» Set problem:
Reproduce the lines from the one holding "Could you tell" through the end of the records, both ends included. Keep the requests unchanged, but increase every distance and coordinate in the answers by 42.

» Available records:

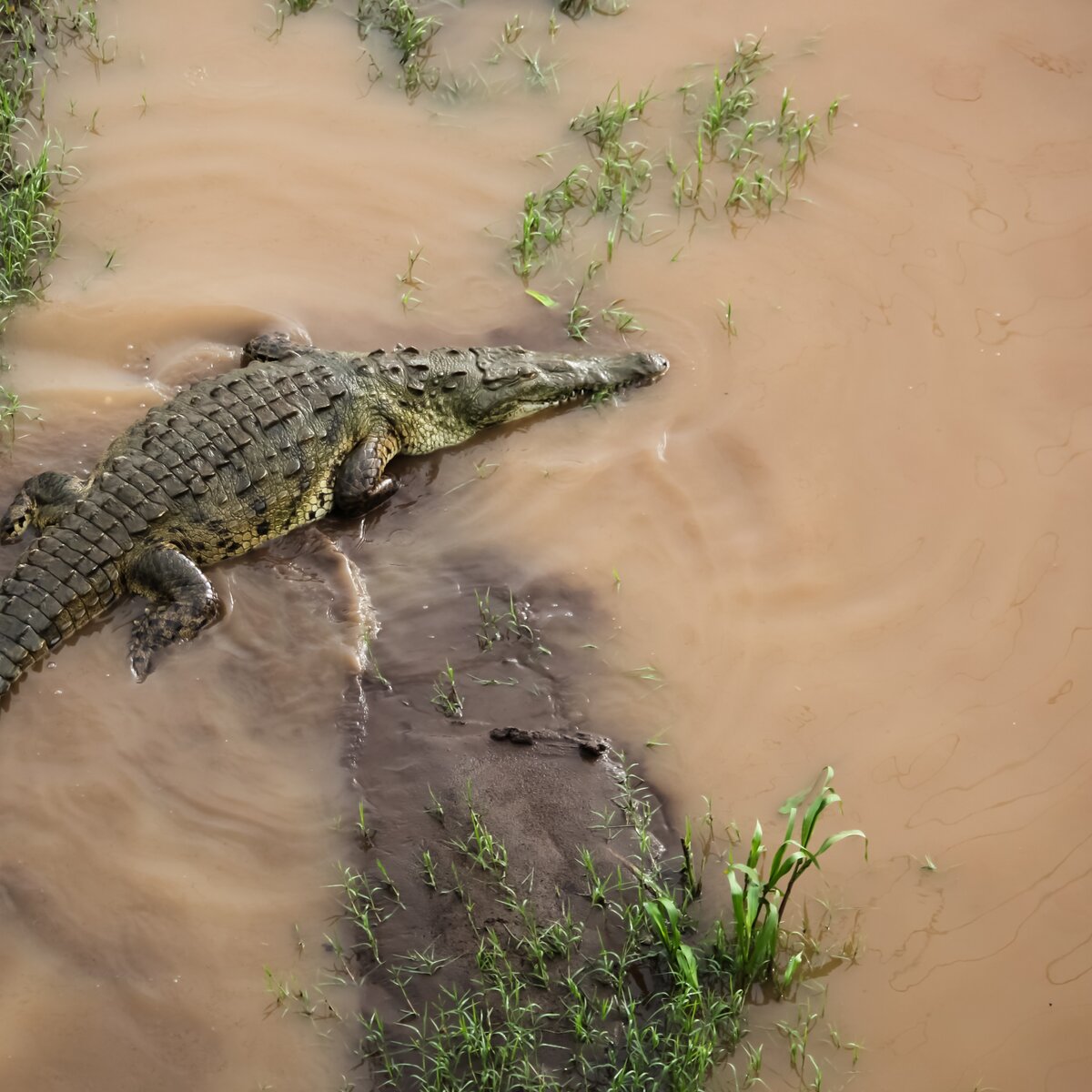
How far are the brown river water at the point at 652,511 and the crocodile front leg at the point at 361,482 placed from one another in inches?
6.4

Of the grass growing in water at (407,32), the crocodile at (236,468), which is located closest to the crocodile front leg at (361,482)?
the crocodile at (236,468)

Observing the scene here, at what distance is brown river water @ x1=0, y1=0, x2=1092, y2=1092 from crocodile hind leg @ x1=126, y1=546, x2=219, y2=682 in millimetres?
123

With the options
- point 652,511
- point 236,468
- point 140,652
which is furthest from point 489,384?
point 140,652

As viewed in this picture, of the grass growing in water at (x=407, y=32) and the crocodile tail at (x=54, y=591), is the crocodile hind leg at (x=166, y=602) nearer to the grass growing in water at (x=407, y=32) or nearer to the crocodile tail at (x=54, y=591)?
the crocodile tail at (x=54, y=591)

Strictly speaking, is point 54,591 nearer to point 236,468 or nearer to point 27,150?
point 236,468

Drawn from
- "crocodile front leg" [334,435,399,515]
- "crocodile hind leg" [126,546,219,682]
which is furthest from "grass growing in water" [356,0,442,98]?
"crocodile hind leg" [126,546,219,682]

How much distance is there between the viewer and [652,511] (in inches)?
231

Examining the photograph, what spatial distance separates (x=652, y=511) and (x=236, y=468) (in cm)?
200

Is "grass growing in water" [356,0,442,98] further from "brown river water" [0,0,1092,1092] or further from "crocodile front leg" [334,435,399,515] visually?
"crocodile front leg" [334,435,399,515]

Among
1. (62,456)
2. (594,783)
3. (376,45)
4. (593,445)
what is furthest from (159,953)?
(376,45)

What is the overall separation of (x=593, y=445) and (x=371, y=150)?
254 centimetres

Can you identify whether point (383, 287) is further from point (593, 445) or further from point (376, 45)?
point (376, 45)

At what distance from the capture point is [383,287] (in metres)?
6.71

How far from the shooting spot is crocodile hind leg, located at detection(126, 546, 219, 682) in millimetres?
5129
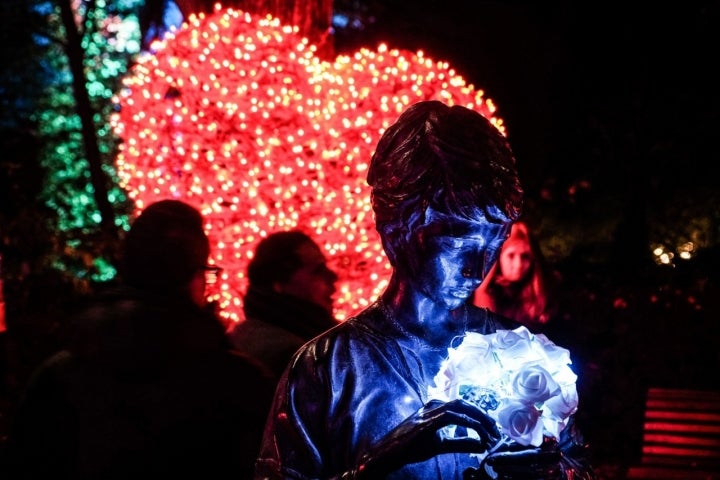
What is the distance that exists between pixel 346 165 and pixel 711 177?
26.5 feet

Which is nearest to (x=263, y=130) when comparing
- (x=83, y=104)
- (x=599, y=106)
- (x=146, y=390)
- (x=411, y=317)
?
(x=146, y=390)

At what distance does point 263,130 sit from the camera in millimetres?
7043

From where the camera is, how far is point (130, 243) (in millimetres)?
2820

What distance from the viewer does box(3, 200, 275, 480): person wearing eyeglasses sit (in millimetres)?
2629

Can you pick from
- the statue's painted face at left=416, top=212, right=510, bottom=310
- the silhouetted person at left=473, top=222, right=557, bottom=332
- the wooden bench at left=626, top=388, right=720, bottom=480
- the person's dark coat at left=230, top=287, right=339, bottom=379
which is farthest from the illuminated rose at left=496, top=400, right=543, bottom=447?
the wooden bench at left=626, top=388, right=720, bottom=480

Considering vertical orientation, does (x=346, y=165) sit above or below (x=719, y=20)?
below

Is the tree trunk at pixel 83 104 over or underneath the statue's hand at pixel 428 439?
over

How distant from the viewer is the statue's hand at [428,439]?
4.90ft

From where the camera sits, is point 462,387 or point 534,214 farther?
point 534,214

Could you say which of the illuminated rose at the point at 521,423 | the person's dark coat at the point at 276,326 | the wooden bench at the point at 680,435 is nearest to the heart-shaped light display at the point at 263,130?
the wooden bench at the point at 680,435

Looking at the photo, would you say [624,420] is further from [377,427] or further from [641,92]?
[377,427]

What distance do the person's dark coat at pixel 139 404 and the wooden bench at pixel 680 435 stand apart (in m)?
4.43

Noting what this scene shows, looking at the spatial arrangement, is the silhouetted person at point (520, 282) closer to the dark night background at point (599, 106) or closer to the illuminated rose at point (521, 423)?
the illuminated rose at point (521, 423)

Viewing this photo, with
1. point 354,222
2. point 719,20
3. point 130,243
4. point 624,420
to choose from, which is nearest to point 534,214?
point 719,20
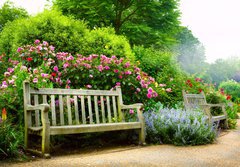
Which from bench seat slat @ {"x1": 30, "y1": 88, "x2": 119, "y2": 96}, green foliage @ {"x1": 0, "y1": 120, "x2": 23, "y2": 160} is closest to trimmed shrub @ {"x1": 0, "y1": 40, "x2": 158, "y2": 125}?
bench seat slat @ {"x1": 30, "y1": 88, "x2": 119, "y2": 96}

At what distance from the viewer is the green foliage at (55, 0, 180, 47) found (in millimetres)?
15547

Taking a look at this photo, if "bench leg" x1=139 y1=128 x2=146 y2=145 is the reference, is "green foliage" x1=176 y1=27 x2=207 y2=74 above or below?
above

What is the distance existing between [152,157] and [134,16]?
1362cm

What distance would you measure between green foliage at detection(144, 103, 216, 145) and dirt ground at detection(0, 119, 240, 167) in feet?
0.71

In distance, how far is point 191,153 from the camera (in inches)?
184

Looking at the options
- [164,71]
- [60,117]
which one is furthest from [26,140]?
[164,71]

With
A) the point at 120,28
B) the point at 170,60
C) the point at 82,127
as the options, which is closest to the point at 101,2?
the point at 120,28

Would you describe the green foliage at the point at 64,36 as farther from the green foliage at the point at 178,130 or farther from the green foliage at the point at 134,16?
the green foliage at the point at 134,16

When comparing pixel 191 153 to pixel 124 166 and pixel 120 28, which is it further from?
pixel 120 28

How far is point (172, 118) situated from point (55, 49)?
3365 mm

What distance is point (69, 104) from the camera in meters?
4.93

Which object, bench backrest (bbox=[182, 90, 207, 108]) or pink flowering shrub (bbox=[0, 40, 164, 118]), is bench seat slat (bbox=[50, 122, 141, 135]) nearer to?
pink flowering shrub (bbox=[0, 40, 164, 118])

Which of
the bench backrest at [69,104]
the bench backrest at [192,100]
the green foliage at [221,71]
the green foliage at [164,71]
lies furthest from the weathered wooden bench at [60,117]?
the green foliage at [221,71]

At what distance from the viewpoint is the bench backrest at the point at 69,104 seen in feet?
15.1
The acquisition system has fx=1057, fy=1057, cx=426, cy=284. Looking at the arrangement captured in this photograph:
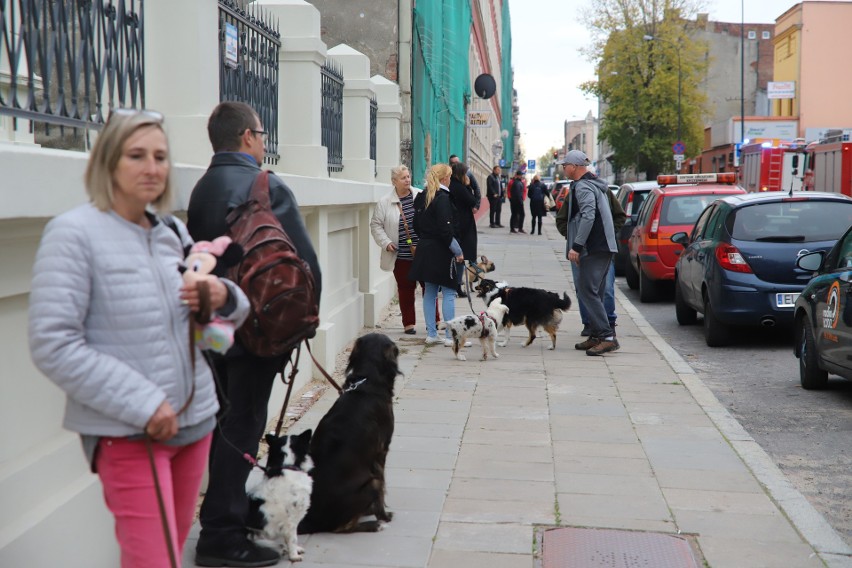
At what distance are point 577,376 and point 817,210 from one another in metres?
3.68

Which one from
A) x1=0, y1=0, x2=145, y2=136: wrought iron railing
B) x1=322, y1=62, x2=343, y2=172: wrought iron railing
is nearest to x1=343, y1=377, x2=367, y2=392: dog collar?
x1=0, y1=0, x2=145, y2=136: wrought iron railing

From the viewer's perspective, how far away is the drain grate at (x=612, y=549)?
4.68 m

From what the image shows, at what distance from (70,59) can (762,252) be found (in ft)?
26.8

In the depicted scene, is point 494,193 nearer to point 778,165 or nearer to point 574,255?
point 778,165

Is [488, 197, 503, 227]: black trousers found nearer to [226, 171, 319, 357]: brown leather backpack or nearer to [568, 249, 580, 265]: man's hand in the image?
[568, 249, 580, 265]: man's hand

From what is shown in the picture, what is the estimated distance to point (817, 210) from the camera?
446 inches

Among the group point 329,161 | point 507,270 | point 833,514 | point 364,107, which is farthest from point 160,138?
point 507,270

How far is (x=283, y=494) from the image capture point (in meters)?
4.49

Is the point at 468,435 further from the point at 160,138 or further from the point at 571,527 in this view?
the point at 160,138

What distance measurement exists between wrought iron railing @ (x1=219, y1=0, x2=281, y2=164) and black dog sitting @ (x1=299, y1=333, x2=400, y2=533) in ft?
8.87

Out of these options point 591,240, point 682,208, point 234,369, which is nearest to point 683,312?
point 682,208

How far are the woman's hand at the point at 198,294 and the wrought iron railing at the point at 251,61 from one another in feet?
13.6

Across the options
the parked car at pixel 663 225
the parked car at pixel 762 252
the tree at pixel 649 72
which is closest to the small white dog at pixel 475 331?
the parked car at pixel 762 252

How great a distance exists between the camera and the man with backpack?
4367mm
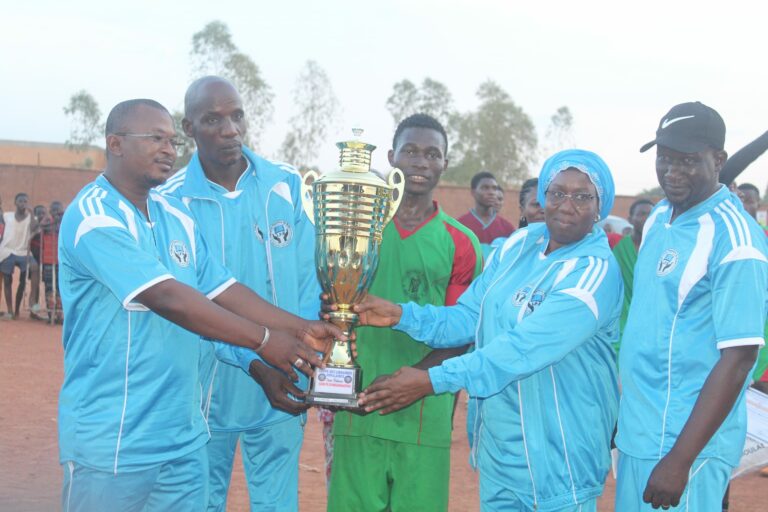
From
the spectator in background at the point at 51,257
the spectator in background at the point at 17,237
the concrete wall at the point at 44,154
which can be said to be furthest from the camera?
the concrete wall at the point at 44,154

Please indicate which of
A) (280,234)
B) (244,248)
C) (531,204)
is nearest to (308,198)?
(280,234)

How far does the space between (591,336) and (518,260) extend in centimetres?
44

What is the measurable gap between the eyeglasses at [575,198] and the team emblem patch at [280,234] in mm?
1291

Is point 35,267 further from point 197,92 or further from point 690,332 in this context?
point 690,332

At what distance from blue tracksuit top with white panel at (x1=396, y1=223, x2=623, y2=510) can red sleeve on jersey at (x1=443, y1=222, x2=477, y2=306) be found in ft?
1.58

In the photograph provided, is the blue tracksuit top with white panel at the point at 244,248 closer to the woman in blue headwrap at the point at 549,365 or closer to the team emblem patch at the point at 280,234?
the team emblem patch at the point at 280,234

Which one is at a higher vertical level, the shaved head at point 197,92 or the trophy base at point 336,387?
the shaved head at point 197,92

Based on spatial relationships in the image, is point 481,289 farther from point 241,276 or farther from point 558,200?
point 241,276

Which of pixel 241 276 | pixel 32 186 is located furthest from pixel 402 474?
pixel 32 186

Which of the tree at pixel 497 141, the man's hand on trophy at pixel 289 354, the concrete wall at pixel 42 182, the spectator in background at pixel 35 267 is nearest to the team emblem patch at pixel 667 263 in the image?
the man's hand on trophy at pixel 289 354

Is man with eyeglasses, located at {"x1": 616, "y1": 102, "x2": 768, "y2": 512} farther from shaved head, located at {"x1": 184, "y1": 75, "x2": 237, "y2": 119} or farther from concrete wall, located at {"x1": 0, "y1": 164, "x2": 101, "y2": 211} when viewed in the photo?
concrete wall, located at {"x1": 0, "y1": 164, "x2": 101, "y2": 211}

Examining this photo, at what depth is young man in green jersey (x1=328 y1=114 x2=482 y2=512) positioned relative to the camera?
141 inches

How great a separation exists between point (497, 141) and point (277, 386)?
41.2m

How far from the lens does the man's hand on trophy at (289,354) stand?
11.0ft
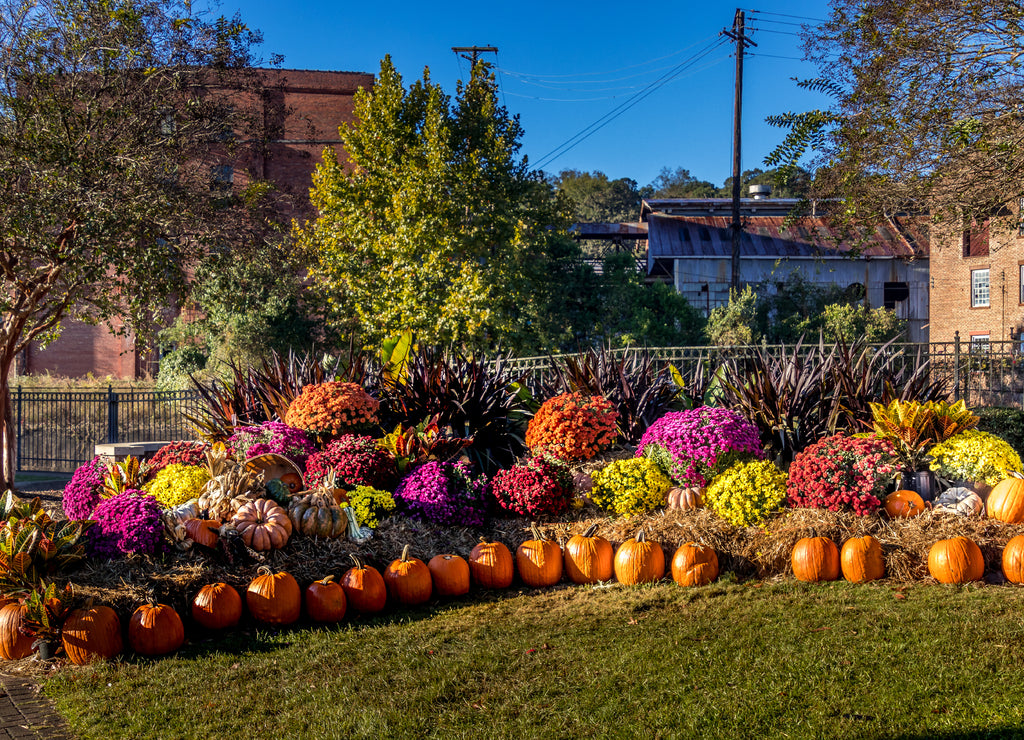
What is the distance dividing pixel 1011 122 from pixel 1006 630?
17.3 feet

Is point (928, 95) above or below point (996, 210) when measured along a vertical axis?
above

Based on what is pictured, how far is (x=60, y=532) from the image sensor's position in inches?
204

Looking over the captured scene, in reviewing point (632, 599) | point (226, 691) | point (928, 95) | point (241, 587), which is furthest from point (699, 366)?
point (226, 691)

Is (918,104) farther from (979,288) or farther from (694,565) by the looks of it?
(979,288)

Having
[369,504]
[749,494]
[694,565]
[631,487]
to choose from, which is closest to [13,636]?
[369,504]

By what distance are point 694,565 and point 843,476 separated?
1.49 m

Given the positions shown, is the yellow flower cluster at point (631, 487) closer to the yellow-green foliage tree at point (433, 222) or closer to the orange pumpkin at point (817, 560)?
the orange pumpkin at point (817, 560)

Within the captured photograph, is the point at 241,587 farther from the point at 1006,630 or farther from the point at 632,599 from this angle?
the point at 1006,630

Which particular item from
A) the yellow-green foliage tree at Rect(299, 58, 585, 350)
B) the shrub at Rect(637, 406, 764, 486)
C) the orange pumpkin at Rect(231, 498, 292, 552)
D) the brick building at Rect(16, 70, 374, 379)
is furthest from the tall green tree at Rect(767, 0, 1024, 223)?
the brick building at Rect(16, 70, 374, 379)

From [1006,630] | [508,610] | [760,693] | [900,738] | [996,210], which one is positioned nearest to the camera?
[900,738]

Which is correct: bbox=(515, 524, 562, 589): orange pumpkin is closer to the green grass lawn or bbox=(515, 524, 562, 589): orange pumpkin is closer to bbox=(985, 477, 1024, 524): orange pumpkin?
the green grass lawn

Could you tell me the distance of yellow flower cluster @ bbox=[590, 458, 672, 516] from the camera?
682cm

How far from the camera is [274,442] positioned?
7266mm

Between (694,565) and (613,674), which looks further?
(694,565)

» Answer for the task:
Could you tell me the distance of yellow flower cluster @ bbox=[590, 458, 672, 516] from the camera?
724cm

How far from the camera is [274,442] positioned?
7308mm

Between (694,565) and (613,674), which looks further?
(736,607)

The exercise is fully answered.